Problem details. Could the entries below be retyped exactly and in full?

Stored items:
+-------+

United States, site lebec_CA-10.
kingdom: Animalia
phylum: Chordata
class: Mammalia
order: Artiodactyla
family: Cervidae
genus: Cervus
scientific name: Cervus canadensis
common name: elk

+-------+

Response.
United States, site lebec_CA-10.
kingdom: Animalia
phylum: Chordata
class: Mammalia
order: Artiodactyla
family: Cervidae
genus: Cervus
scientific name: Cervus canadensis
common name: elk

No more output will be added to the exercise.